— BEGIN Information provided —

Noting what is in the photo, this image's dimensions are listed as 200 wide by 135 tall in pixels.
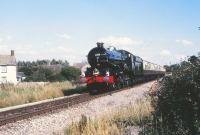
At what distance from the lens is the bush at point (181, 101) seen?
9289 mm

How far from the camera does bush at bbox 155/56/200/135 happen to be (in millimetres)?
9289

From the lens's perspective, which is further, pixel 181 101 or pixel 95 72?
pixel 95 72

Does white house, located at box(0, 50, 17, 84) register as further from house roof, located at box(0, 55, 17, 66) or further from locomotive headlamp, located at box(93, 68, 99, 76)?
locomotive headlamp, located at box(93, 68, 99, 76)

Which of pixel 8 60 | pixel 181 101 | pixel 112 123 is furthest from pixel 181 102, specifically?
pixel 8 60

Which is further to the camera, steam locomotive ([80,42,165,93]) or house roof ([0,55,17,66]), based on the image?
house roof ([0,55,17,66])

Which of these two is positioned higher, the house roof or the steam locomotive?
the house roof

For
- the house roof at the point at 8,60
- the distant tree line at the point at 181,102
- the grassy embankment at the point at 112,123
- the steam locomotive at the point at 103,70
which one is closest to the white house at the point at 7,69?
the house roof at the point at 8,60

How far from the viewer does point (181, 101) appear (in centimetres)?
955

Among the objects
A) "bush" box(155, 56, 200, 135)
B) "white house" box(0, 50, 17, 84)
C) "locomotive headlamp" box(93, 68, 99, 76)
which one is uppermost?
"white house" box(0, 50, 17, 84)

— END Information provided —

### Given problem
Exactly as written, return every line of the listing, but not the pictures.

### Full response
Noting what is in the photo, this image's dimensions are listed as 200 wide by 135 tall in pixels.
At what distance from the lens is the bush at point (181, 101) seen?
9289 mm

How far from the camera does bush at bbox 155/56/200/135 happen to be (in millimetres)?
9289

From the lens's perspective, which is further, pixel 181 101 or pixel 95 72?
pixel 95 72

Does white house, located at box(0, 50, 17, 84) register as further from house roof, located at box(0, 55, 17, 66) or further from locomotive headlamp, located at box(93, 68, 99, 76)?
locomotive headlamp, located at box(93, 68, 99, 76)

Which of pixel 8 60 | pixel 181 101 | pixel 112 123 is furthest from pixel 181 102, specifically?
pixel 8 60

Which is further to the camera, steam locomotive ([80,42,165,93]) or house roof ([0,55,17,66]), based on the image?
house roof ([0,55,17,66])

Which of these two is positioned higher, the house roof or the steam locomotive?
the house roof

For
- the house roof at the point at 8,60
- the distant tree line at the point at 181,102
- the grassy embankment at the point at 112,123
- the steam locomotive at the point at 103,70
which one is closest to the white house at the point at 7,69?
the house roof at the point at 8,60

How far from the viewer does point (181, 101) appear (in centimetres)?
955

Among the objects
A) "bush" box(155, 56, 200, 135)
B) "white house" box(0, 50, 17, 84)
C) "locomotive headlamp" box(93, 68, 99, 76)
which one is uppermost?
"white house" box(0, 50, 17, 84)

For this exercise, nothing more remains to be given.